A hospital’s chief financial officer should be an integral part of the planning and preparation for Ebola patients, according to attorneys in the healthcare practice of national corporate law firm Barnes & Thornburg LLP.
“Hospitals operate on too tight of a margin now to set aside money waiting for something to happen,” said Laura Seng, partner and vice-chair of Barnes & Thornburg’s Healthcare Department. “They just have to be prepared. That’s why the CFO should be part of the team when a hospital is putting together its Ebola response plan.”
Most hospitals already have in place plans to cope with disasters such as tornadoes and plane crashes, said Seng, a former registered nurse. Ebola presents a challenge different than treating multiple victims of accidents or natural disasters, however, because it requires intense and expensive efforts to prevent the disease from infecting medical staff and the general population.
The vast majority of Ebola cases reported since the latest outbreak began nearly a year ago have been in West Africa. But a handful of cases in the U.S. since September 30 have alarmed the public, made Ebola a major political issue in the recent election, and presented hospitals and other medical facilities with serious challenges and decisions.
[See also: Ebola opens up health workforce rift.]
Doing nothing, Seng said, is not a viable option.
“It would be fiscally irresponsible at this point in time for a hospital CFO to think, ‘I can deal with this if it happens,’” she said. “They have to have a proactive plan in place now, so that when a patient walks into their emergency department, they can provide services for that patient as well as protect the staff and community from further exposure.”
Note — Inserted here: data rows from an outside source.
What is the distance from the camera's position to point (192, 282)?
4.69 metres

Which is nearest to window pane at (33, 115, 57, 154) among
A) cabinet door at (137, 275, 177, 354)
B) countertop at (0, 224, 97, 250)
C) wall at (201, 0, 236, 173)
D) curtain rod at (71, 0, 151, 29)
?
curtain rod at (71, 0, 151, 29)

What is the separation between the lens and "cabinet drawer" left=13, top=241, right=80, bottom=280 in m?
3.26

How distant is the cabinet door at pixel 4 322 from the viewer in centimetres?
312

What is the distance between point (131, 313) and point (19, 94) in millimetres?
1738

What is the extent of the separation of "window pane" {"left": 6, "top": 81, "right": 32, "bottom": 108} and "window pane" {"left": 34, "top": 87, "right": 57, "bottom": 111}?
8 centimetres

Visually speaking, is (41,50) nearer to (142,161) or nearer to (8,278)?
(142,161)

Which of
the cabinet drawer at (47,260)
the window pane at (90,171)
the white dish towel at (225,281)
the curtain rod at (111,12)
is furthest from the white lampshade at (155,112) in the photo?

The first step a hospital must take in developing an Ebola response plan is to determine what level of treatment it should provide. The majority of hospitals will act as initial treatment centers, with a minority serving as specialized facilities for Ebola patients.
“We’re starting to see across the country where patients are going to be clustered into certain facilities that are ramped up and prepared,” Seng said.
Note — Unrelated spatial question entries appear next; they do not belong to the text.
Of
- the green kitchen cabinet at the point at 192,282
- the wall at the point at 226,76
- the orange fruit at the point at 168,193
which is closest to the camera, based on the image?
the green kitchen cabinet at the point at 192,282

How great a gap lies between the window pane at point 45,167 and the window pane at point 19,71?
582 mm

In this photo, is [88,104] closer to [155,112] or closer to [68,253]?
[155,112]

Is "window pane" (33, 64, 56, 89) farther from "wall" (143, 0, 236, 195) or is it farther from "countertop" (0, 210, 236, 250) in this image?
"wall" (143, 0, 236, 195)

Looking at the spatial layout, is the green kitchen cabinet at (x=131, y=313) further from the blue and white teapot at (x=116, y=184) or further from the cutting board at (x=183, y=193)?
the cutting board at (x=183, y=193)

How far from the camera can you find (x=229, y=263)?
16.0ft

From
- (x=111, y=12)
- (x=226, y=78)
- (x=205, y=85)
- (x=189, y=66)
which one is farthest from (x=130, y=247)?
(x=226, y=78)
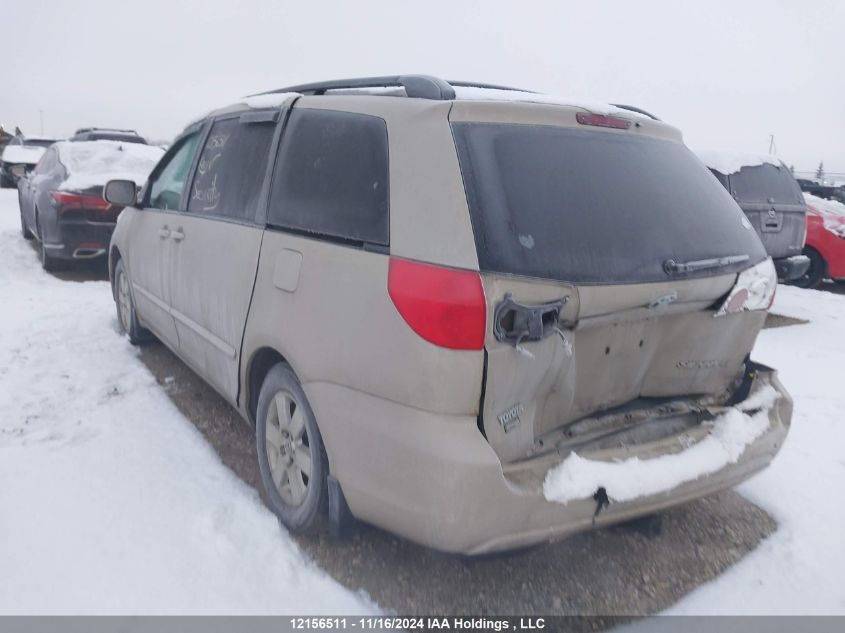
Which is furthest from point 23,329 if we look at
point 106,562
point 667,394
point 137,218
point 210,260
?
point 667,394

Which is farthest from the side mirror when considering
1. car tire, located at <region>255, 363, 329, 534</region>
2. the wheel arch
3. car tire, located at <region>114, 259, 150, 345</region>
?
car tire, located at <region>255, 363, 329, 534</region>

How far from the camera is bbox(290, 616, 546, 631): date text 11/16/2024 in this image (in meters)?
2.27

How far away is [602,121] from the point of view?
97.7 inches

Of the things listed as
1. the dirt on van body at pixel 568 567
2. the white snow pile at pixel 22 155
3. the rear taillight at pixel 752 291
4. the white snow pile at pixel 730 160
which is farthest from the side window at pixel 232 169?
the white snow pile at pixel 22 155

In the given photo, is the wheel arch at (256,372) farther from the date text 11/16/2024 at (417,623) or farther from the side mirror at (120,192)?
the side mirror at (120,192)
In early November, for example, the Virginia Hospital and Healthcare Association announced that UVA Medical Center and VCU Medical Center would serve as designated Ebola treatment facilities in that state. And a half-dozen hospitals in Massachusetts agreed in late October to serve as Ebola specialty centers, electing to spread the burden of space, staff and cost requirements.
Even hospitals that aren’t specialty centers should expect to incur Ebola-related expenses. In announcing the Massachusetts plan, public health commissioner Cheryl Bartlett said “each of the state’s hospitals and their emergency departments are prepared to screen, identify, and isolate any suspect cases and coordinate with [the state Health Department] on risk assessment and patient transfers, as needed.”
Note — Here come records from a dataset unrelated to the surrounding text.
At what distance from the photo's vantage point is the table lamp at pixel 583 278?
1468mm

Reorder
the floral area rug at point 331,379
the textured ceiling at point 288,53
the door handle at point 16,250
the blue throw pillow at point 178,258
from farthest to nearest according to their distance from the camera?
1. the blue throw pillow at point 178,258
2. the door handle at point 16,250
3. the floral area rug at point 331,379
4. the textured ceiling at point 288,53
That means extra costs for training and equipment, even if a hospital never sees an Ebola patient.
“A lot of hospitals are having practice drills around what happens if a patient comes into their hospital,” said Heather Delgado, another attorney in Barnes & Thornburg’s health practice who works with hospitals, health systems and other healthcare providers. “That’s an expense.”
Having the proper equipment for handling an Ebola patient, protecting staff and other patients at the hospital, and disinfecting facilities is another major cost.
“Money will have to be spent on personal protective equipment,” Delgado said. “The protective equipment recommended by the CDC are these airtight suits, and from what I understand they are extremely hot and can be worn only for two to four hours at a time. So some hospitals had to buy extra underwear, socks and boots in multiple sizes so people could strip out of these heavy-duty suits, and then everything they had underneath has to be thrown away and replaced.”
Equipment involved in transporting an Ebola patient also may have to be replaced.
“If an Ebola patient comes in by ambulance, a lot of times they’re getting rid of gurney mattresses, blankets, pillows, and anything else that’s contaminated by that patient,” Delgado said. “So material that normally could be re-used and sanitized is being thrown out and replaced. If you’re taking care of an Ebola patient around the clock, supply costs could be millions of dollars.”
The additional labor costs extend well beyond initial training.
The physician/nurse staffing ratio to take care of an Ebola patient is a lot higher.
“The patient doesn’t come in with a big sign that says, ‘I think I have Ebola,’" Seng said. “So you may have several staff members exposed to that patient before a diagnosis is made. Now you have staff replacement costs for those staff members who have been exposed, because those staffers are going to be taken offline. And so you’re going to have duplicate staffing costs.”
“The physician/nurse staffing ratio to take care of an Ebola patient is a lot higher, so that’s extra labor you’ll have to account for,” Delgado said. “Nursing overtime is another huge labor cost. CFOs should be looking now to build those labor and supply costs in their budget.”
Hospitals treating one or more Ebola patients also should expect to spend money on communications and specialized clean-up services.
“Hospitals are going to have to inform the public as well as their own staff about what’s going on, so they might need to hire an outside agency with experience in dealing with media communication,” Delgado said. “As for cleaning, we’re talking about specialized cleaning companies coming in that can disinfect everything. It’s very expensive.”